#### Objetivo da tarefa:
Transcreva, da notícia sobre a ação do MPE contra vereadores, o trecho que vai de "Morroso, Leopoldo e" até "Palmas. (continua abaixo)".

#### Trecho da página:
MPE pede afastamento de vereadores por irregularidades e cobra multa de R$ 154 mil

Morroso, Leopoldo e Valdez chegaram a divulgar nas redes sociais fotos comemorando a celebração do contrato fraudulento

A partir de uma denúncia realizada em fevereiro deste ano pela Folha Capital após meses de investigação, o Ministério Público Estadual do Tocantins ingressou na última quinta-feira, dia 24 de outubro, com uma Ação Civil por ato de Improbidade administrativa, contra os vereadores Valdez de Souza Lima Filho (PT) e Antônio Lemos de Almeida, mais conhecido como Morroso (PSB), em razão de fraude em licitação de R$ 49,5 mil para favorecer o sobrinho de Valdez, o advogado Leopoldo de Souza Lima, em um contrato com a Câmara de Vereadores de Pequizeiro, cidade de cerca de 5 mil habitantes a 244 quilômetros da capital Palmas. (continua abaixo)

#### Dados fornecidos:
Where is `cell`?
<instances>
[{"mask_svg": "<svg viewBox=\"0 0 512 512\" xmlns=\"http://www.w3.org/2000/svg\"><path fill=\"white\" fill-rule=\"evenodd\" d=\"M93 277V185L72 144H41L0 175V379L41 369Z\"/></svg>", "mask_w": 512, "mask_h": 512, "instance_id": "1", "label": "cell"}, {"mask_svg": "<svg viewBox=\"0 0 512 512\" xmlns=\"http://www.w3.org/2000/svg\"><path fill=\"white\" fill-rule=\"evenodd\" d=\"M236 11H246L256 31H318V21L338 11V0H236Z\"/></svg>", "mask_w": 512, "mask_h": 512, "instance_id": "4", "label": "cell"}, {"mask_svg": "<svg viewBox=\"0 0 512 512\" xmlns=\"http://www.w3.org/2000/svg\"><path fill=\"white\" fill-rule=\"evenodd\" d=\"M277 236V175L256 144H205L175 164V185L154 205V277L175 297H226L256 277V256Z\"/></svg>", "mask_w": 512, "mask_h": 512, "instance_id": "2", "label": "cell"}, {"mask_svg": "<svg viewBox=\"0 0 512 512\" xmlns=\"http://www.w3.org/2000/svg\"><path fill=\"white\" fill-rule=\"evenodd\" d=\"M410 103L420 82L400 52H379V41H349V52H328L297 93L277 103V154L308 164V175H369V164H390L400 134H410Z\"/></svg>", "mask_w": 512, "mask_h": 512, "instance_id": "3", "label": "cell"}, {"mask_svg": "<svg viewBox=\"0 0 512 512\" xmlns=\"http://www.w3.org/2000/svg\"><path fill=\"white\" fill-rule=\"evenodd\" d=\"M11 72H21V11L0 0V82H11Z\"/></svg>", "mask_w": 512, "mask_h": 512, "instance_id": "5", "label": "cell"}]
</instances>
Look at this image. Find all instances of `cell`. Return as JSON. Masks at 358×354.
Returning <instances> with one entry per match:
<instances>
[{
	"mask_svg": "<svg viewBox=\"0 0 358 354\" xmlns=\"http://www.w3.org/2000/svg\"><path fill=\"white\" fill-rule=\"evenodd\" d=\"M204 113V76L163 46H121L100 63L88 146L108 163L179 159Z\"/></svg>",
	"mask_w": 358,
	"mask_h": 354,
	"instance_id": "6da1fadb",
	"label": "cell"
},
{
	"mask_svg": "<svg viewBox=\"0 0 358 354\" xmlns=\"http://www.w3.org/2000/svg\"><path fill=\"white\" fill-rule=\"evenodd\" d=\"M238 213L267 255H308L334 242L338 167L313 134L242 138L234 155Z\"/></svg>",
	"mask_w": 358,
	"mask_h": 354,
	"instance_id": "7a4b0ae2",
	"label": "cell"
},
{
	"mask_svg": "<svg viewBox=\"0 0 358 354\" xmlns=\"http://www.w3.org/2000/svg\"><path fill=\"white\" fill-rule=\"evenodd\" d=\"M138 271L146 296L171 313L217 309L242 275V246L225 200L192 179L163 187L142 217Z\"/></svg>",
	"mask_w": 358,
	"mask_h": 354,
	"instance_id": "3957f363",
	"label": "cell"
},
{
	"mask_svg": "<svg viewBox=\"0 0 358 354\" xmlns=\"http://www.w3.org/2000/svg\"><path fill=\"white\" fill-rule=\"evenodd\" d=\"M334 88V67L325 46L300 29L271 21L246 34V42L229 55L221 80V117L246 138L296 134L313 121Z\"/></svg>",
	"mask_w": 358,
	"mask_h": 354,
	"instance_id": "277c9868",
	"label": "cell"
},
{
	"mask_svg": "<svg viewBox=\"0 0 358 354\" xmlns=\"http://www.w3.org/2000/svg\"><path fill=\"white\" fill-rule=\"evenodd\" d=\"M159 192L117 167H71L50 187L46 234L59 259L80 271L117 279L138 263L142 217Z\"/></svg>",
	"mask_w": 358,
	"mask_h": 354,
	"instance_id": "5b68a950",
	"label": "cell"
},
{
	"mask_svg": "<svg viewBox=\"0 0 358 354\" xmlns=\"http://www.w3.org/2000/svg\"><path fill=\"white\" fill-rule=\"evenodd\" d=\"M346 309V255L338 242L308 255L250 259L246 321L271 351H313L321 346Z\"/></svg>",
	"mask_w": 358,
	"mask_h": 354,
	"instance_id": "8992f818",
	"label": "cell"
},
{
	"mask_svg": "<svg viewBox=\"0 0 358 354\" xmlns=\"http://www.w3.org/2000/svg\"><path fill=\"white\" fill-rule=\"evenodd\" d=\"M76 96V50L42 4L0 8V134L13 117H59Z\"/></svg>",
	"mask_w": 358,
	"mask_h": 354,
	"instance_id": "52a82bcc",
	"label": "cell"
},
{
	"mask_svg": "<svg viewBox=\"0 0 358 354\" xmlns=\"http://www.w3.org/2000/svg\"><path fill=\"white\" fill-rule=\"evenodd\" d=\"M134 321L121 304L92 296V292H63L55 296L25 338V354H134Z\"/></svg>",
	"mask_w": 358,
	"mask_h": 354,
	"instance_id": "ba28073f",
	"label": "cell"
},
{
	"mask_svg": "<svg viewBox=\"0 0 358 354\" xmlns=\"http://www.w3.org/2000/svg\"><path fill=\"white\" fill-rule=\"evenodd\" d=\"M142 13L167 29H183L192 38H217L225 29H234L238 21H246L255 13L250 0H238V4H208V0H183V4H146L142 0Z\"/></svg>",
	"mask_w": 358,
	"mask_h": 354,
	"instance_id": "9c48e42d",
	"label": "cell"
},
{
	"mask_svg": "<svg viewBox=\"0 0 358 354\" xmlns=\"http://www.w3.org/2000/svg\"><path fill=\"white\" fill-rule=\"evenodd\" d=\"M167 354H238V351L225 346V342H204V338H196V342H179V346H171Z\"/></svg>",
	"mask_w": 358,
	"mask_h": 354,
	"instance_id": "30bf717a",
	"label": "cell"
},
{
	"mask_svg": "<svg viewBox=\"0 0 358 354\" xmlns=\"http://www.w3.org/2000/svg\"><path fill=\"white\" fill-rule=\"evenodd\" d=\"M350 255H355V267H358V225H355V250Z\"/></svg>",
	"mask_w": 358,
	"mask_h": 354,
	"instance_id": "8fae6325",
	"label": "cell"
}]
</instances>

#### Resolução escrita:
Morroso, Leopoldo e Valdez chegaram a divulgar nas redes sociais fotos comemorando a celebração do contrato fraudulento

A partir de uma denúncia realizada em fevereiro deste ano pela Folha Capital após meses de investigação, o Ministério Público Estadual do Tocantins ingressou na última quinta-feira, dia 24 de outubro, com uma Ação Civil por ato de Improbidade administrativa, contra os vereadores Valdez de Souza Lima Filho (PT) e Antônio Lemos de Almeida, mais conhecido como Morroso (PSB), em razão de fraude em licitação de R$ 49,5 mil para favorecer o sobrinho de Valdez, o advogado Leopoldo de Souza Lima, em um contrato com a Câmara de Vereadores de Pequizeiro, cidade de cerca de 5 mil habitantes a 244 quilômetros da capital Palmas. (continua abaixo)